Bill Mollison has said: “A crisis is brought on by people who don’t want to do something for themselves…and people who want to control others talk about Peak Oil and crisis because everyone else is panicking”.

This is a nice definition of crisis. Undoubtedly, crisis is a human-made phenomenon. In Bolivia, “crisis” is a constant state of affairs. Is the crisis over-blown, a manufactured and malformed instrument designed to control the population and empower the politicians? Probably. But the true nature of the crisis does not escape me.

Not long ago, Al Gore spoke of the hundreds of thousands of displaced persons as a result of climate change. Perhaps the word of the year for 2008 will be “climate refugee”. Doubtful that the climate refugees of the world exceed the war refugees, yet, but soon enough it will be difficult to tell the difference between one and the other.

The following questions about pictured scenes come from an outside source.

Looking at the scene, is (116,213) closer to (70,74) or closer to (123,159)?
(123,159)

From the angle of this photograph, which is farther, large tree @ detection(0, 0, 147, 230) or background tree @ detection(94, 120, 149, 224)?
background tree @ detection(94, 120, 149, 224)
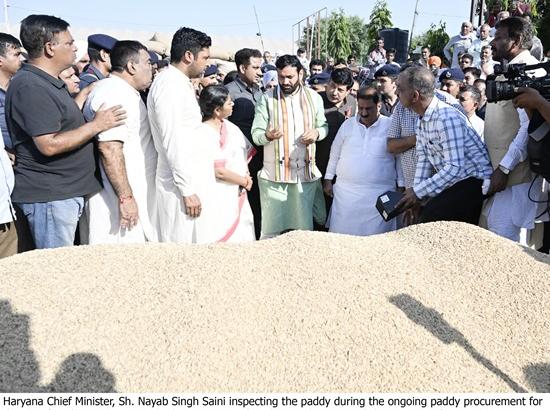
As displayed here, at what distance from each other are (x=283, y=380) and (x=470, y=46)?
9.02 metres

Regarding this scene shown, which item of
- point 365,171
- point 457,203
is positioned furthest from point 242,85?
point 457,203

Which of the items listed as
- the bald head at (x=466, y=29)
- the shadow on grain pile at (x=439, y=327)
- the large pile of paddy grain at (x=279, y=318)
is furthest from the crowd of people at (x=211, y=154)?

In Bolivia, I don’t know if the mass migrants should be considered refugees or not. But the nature of the crisis is without question (yet hardly debated in the public sphere): the deterioration of the natural resource base. Erosion is perhaps the most critical and undiscussed problem facing the nation. It is a bitter topic indeed, because it is difficult to pinpoint the perpetrator. As Franklin D. Roosevelt so wisely said many years ago: A nation that destroys its soils destroys itself.

And so, Bolivia is destroying itself, and not so slowly as we might believe. Healthy soils generate economic activity: they make possible a variety of management options, from beekeeping to mushroom farming and integrated agroforestry plantations. But, these activities also build healthy soils. So let me be clear: what Bolivia suffers from is a lack of resource management skills. Good management alone, and as Mollison suggests, a willingness to do something for oneself, will rebuild soils, productivity will sky-rocket, and local economies will be revitalized.